Items from a dataset
*-*-*
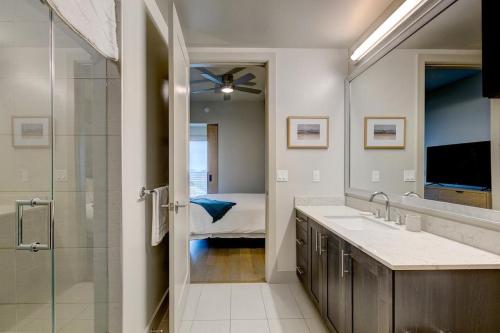 a bathroom with a sink and a shower and a bedroom at Landing - Modern Apartment with Amazing Amenities (ID4772X11) in Dallas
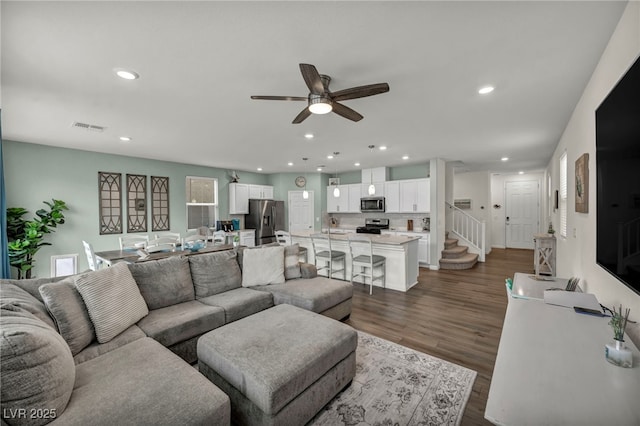 living area featuring visible vents, a ceiling fan, dark wood finished floors, recessed lighting, and stairway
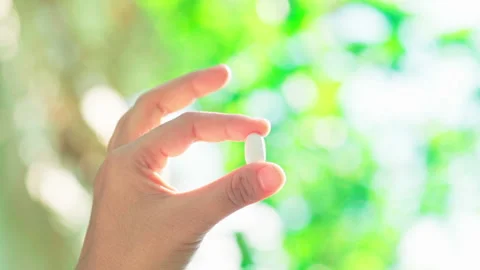 Medium shot hand holding white pill with fingers nature background and amazing Video stock 156245569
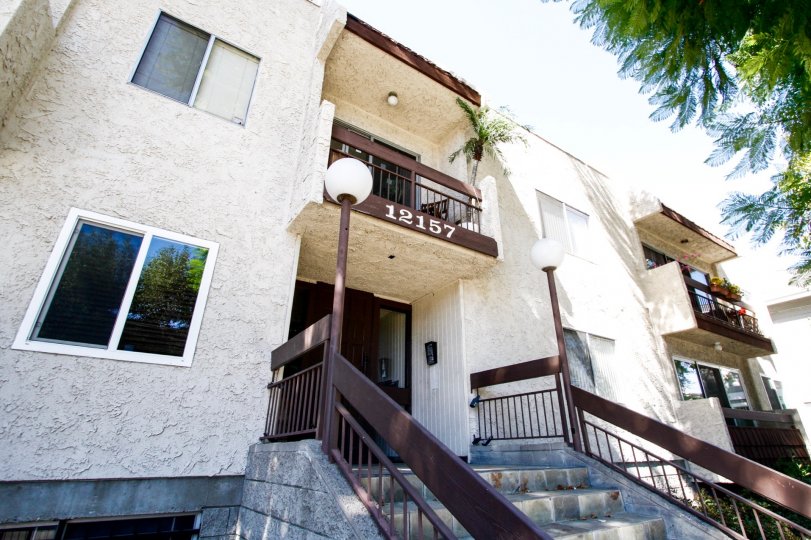 The address seen at 12157 Moorpark St on the building
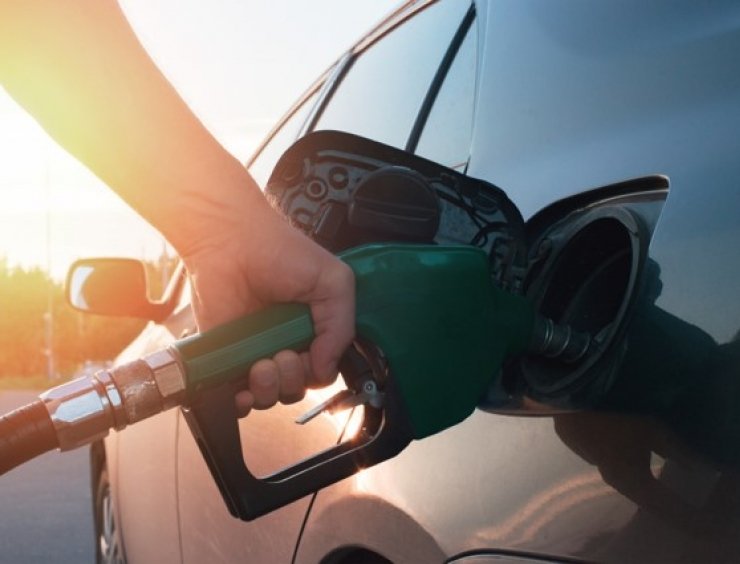 une personne qui met de l'essence dans une voiture dans une station-service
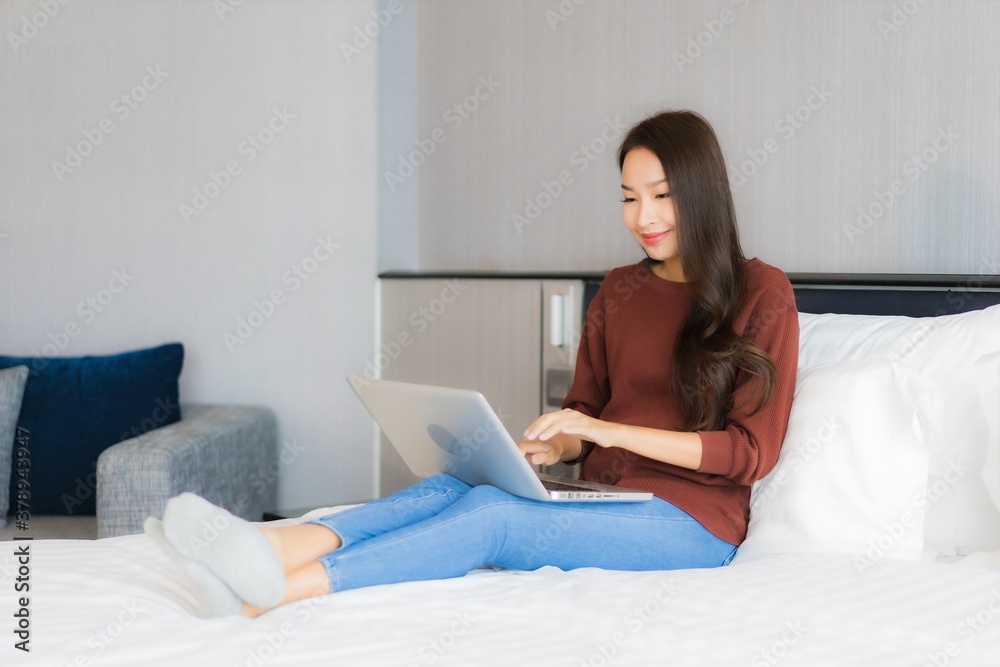 Portrait beautiful young asian woman use computer laptop on bed Portrait beautiful young asian woman use computer laptop on bed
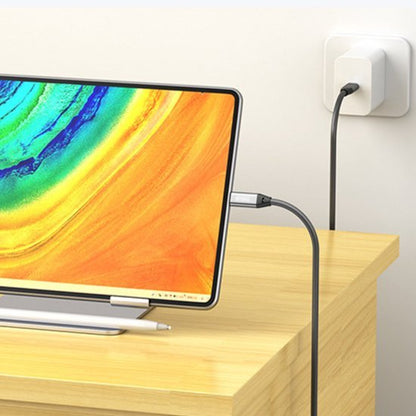 Tablet met usb-c-kabel verbonden aan oplader op een houten bureau in lichte omgeving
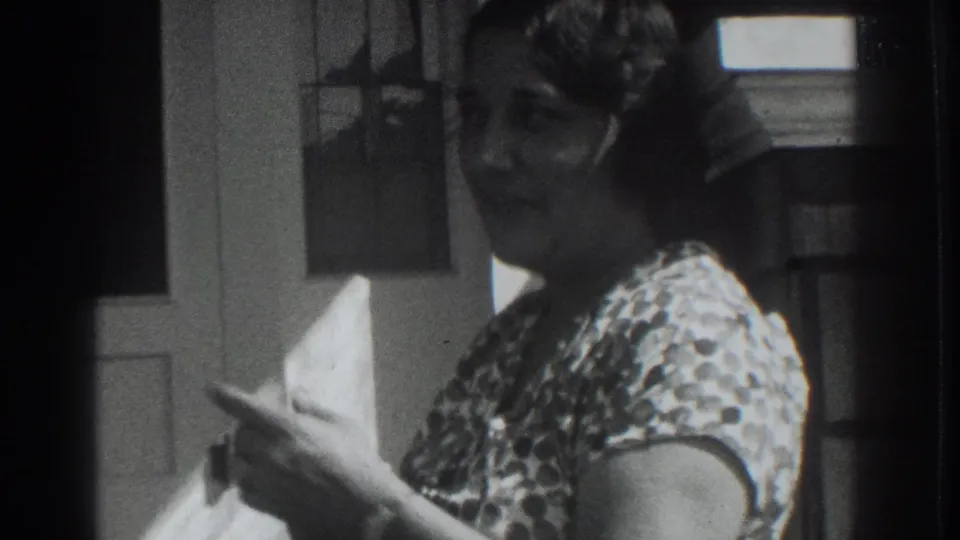 A woman in a patterned dress gestures with her hand beside the white door, appearing to address someone nearby in the 1937 Vacaville scene.
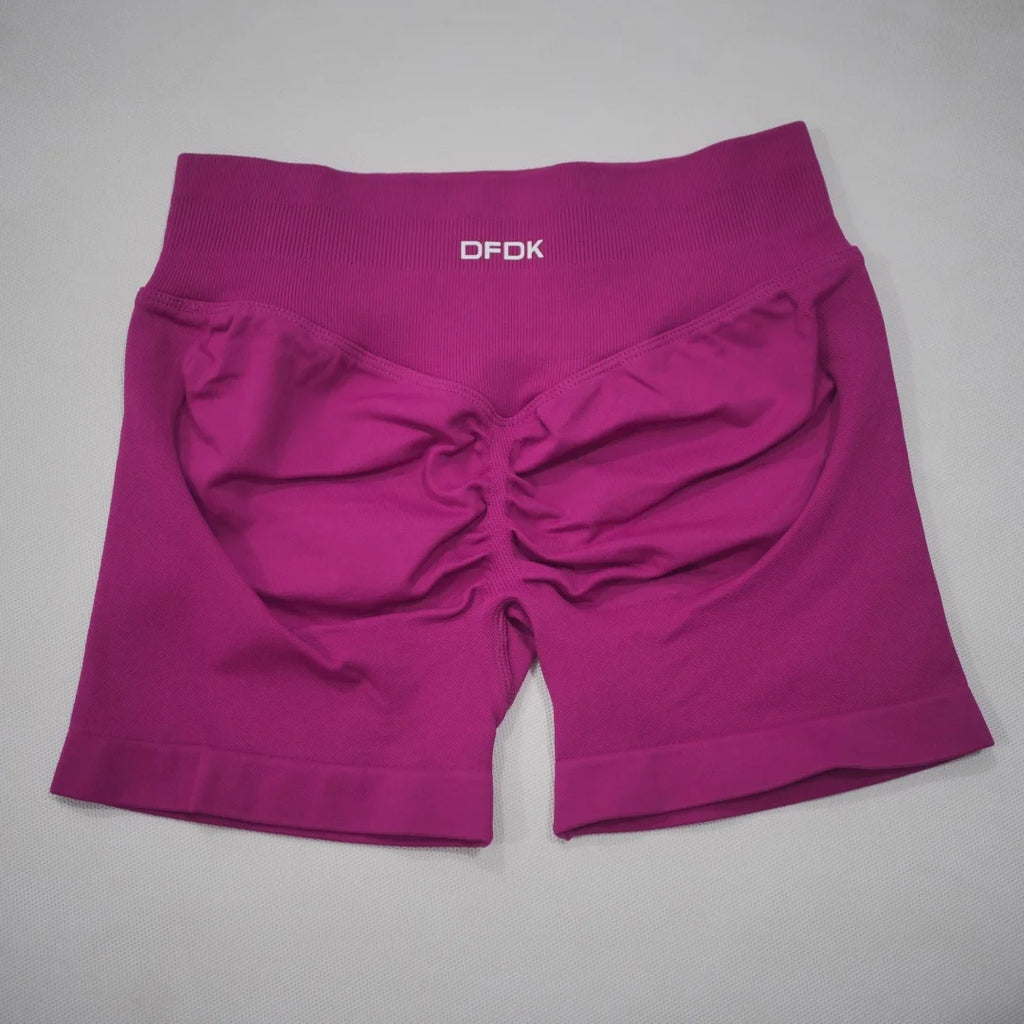 High-waisted gym shorts in a vibrant fuchsia color with a scrunch-butt design and wide, seamless waistband.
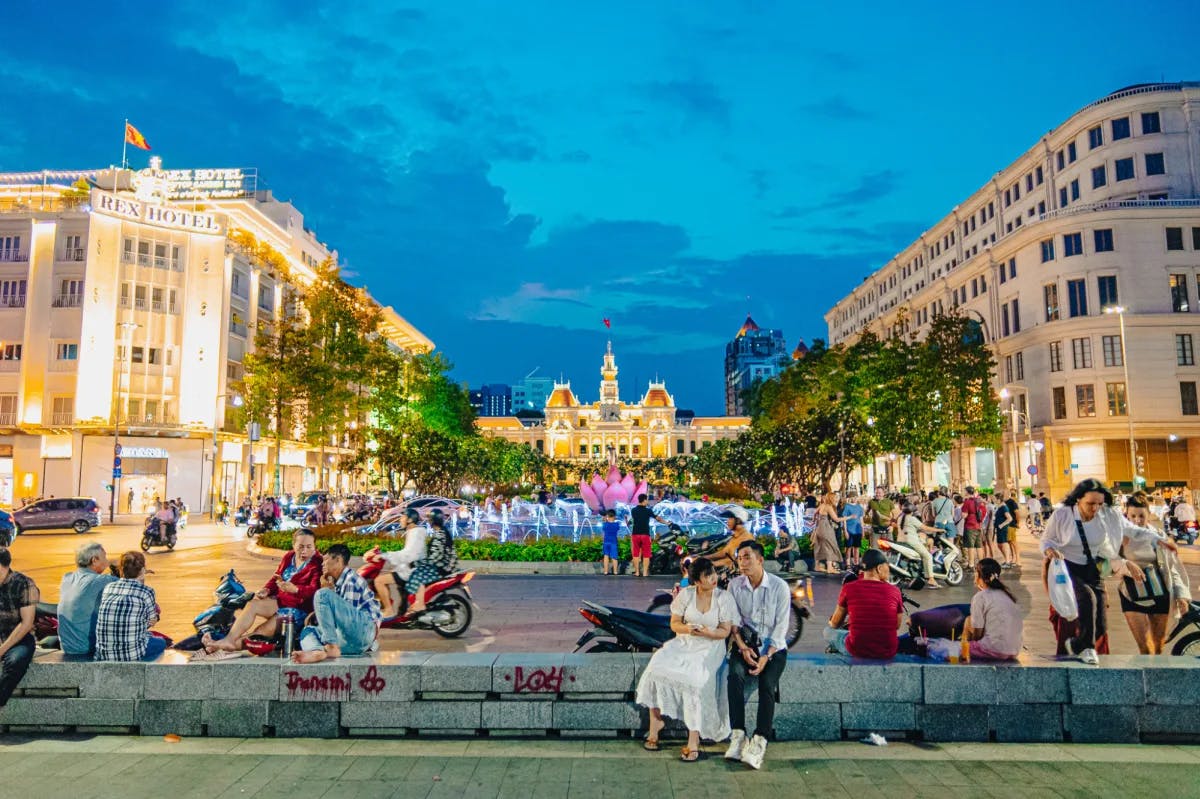 People sitting in front of buildings and a fountain.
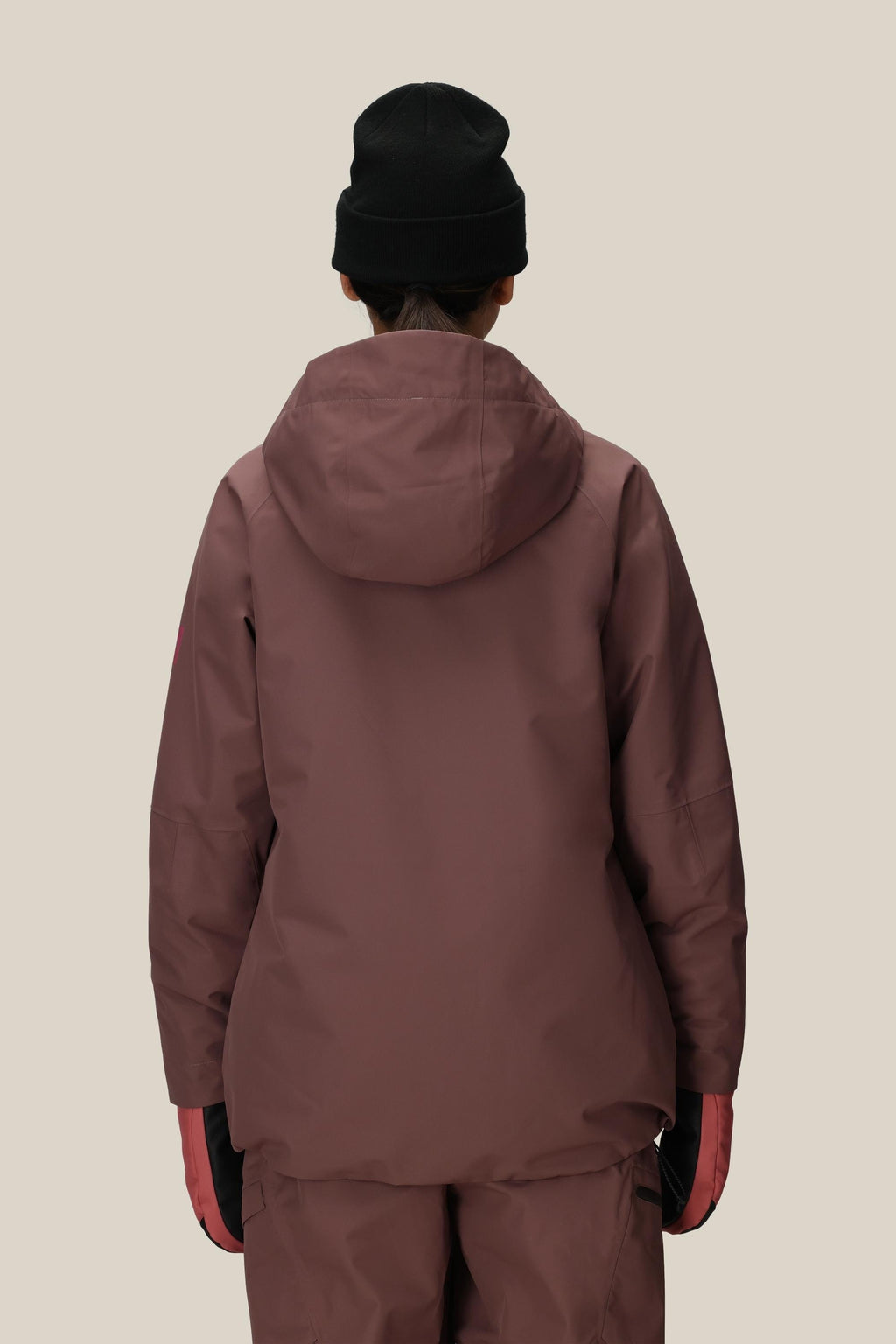 A woman faces away from the camera against a beige background, wearing the 686 Women's Whisper™ Insulated Jacket with matching pants, a black beanie, and pink gloves.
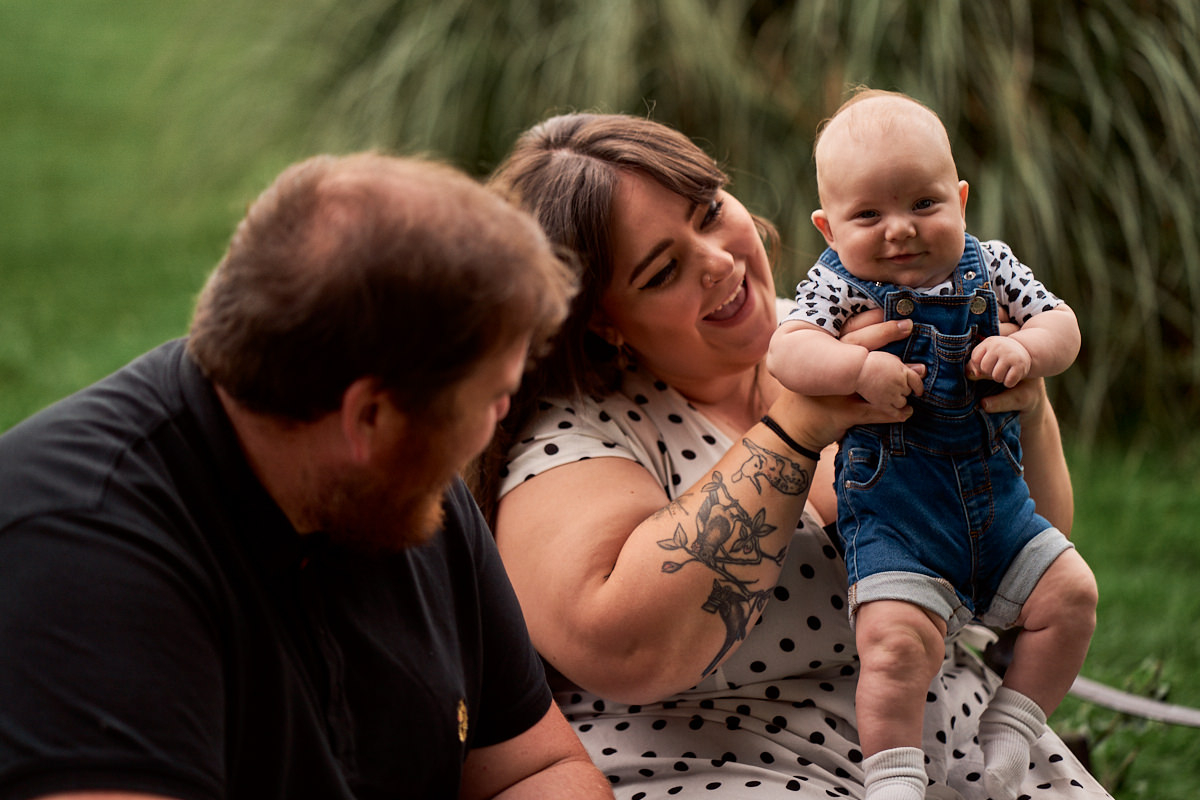 new parents playing with their baby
*-*-*
## Instruction:
Swap "woman" for "person" throughout the records and write them out again with everything else unchanged. Leave the pictures out of your answer.

## Response:
 a bathroom with a sink and a shower and a bedroom at Landing - Modern Apartment with Amazing Amenities (ID4772X11) in Dallas
 living area featuring visible vents, a ceiling fan, dark wood finished floors, recessed lighting, and stairway
 Medium shot hand holding white pill with fingers nature background and amazing Video stock 156245569
 The address seen at 12157 Moorpark St on the building
 une personne qui met de l'essence dans une voiture dans une station-service
 Portrait beautiful young asian person use computer laptop on bed Portrait beautiful young asian person use computer laptop on bed
 Tablet met usb-c-kabel verbonden aan oplader op een houten bureau in lichte omgeving
 A person in a patterned dress gestures with her hand beside the white door, appearing to address someone nearby in the 1937 Vacaville scene.
 High-waisted gym shorts in a vibrant fuchsia color with a scrunch-butt design and wide, seamless waistband.
 People sitting in front of buildings and a fountain.
 A person faces away from the camera against a beige background, wearing the 686 Women's Whisper™ Insulated Jacket with matching pants, a black beanie, and pink gloves.
 new parents playing with their baby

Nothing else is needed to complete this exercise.